### Exercise requirements
A: Reproduce the part of the article on Toyota's hydrogen-fueled Corolla that lies between "In a sprawling" and "develop green vehicles.", inclusive.
B: Using the article on Toyota's hydrogen-fueled Corolla, answer the following:
(i) What fuel does the Corolla race car run on?
(ii) What position does Akio Toyoda currently hold at Toyota?
(iii) At which speedway was the Super Taikyu 24-hour race held?
C: Continue the article on Toyota's hydrogen-fueled Corolla, beginning after its final sentence.

### Text shown
--- START ---
In a sprawling circuit near Mount Fuji, a humble Corolla running on liquid hydrogen has made its racing debut, part of a move to bring the futuristic technology into the racing world and to demonstrate Toyota’s resolve to develop green vehicles.
Toyota Chairman Akio Toyoda, resplendent in a fire-resistant racing uniform, was all smiles as he prepared to buzz around the circuit in the hydrogen-fueled Corolla.
“This is a world first for a liquid hydrogen car to race. We hope it will offer another option in the fight against global warming. To bring everyone smiles, I want to go one lap, even one second, more,” said Toyoda, a former CEO of Toyota, grandson of the automaker’s founder and a licensed race driver himself.
The hydrogen Corolla race car won’t be turning up at your dealer anytime soon. The Super Taikyu 24-hour race at Fuji Speedway was just a test for the technology, Toyota officials said.
--- END ---
### Supplied material
--- START ---
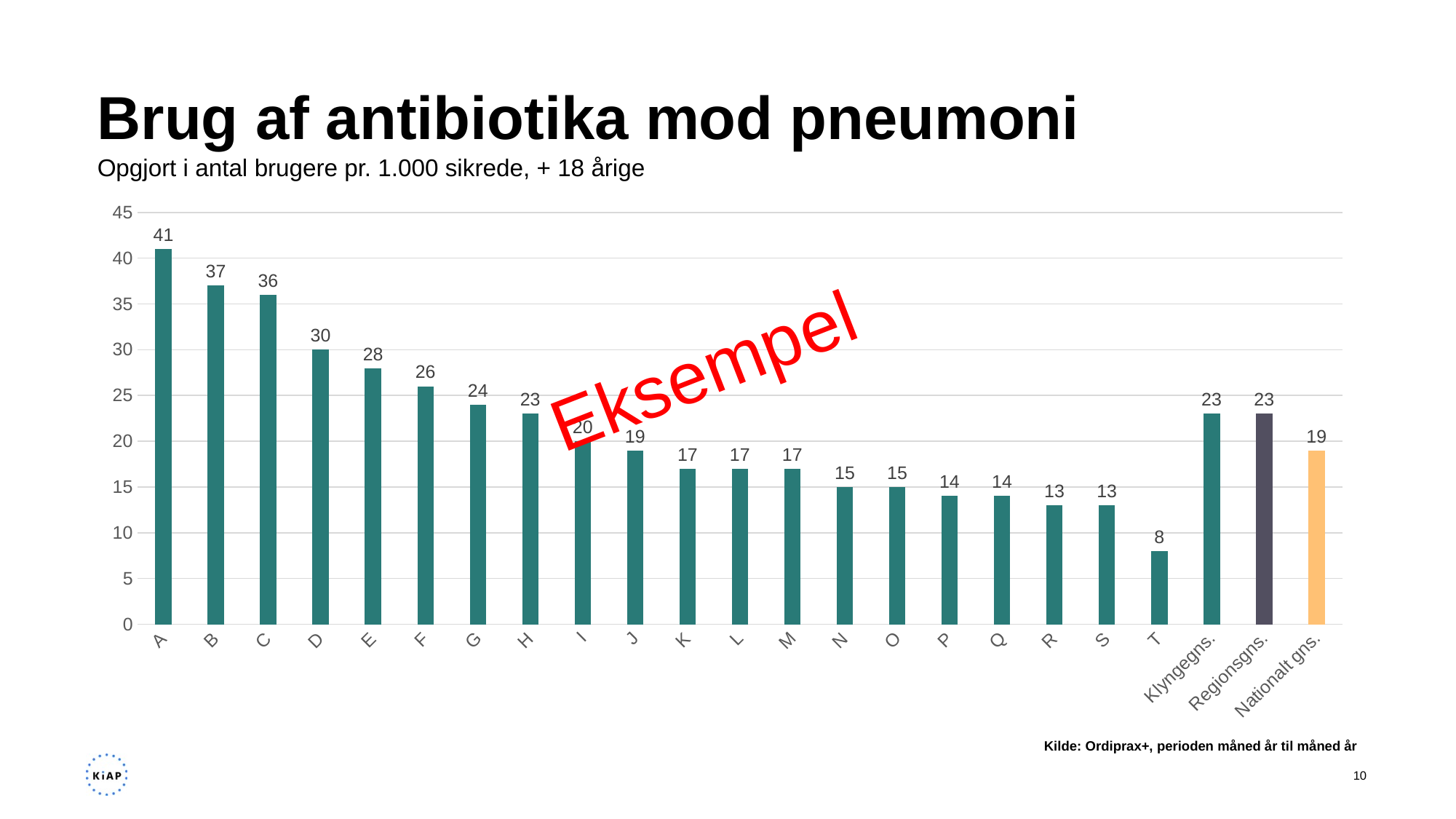
What is the value for Nationalt gns.? 19 What is the value for category T? 8 Is the value for category C greater or less than 35? greater What is the value for category A? 41 What kind of chart is shown on the slide? bar chart Which category has the lowest value? T Do the values for categories A through T rise or fall from left to right? fall How many bars are shown in the chart? 23 Which category has the highest value? A What is the difference between Klyngegns. and Nationalt gns.? 4 What is the difference between the values for A and B? 4 Which is larger, the value for D or the value for E? D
--- END ---
### Results for each task
A:
In a sprawling circuit near Mount Fuji, a humble Corolla running on liquid hydrogen has made its racing debut, part of a move to bring the futuristic technology into the racing world and to demonstrate Toyota’s resolve to develop green vehicles.

B:
(i) Liquid hydrogen.
(ii) Chairman.
(iii) Fuji Speedway.

C:
Unlike electric vehicles, it has a combustion engine, but it burns liquid hydrogen instead of gasoline.
Japanese automaker Toyota Motor Corp., which sells about 10 million vehicles a year, has fallen behind in the global shift to battery-powered EVs, but it’s been banking on hydrogen as a potentially carbon-neutral solution for years.
Experts say hydrogen holds great potential. But so far, much of hydrogen, including what's used to fuel the Corolla racing car, is made using fossil fuels such as natural gas.
Soaring fuel prices and concerns over global warming have added urgency to the search for alternative energy sources especially in Japan, which imports practically all its oil.
Auto racing has been moving to leave its growling gas-guzzlers behind. Toyota rival Honda Motor Co. recently said it’s returning to Formula One racing, saying new regulations are an opportunity for research on new technologies. Other automakers, including General Motors Co., have made similar commitments.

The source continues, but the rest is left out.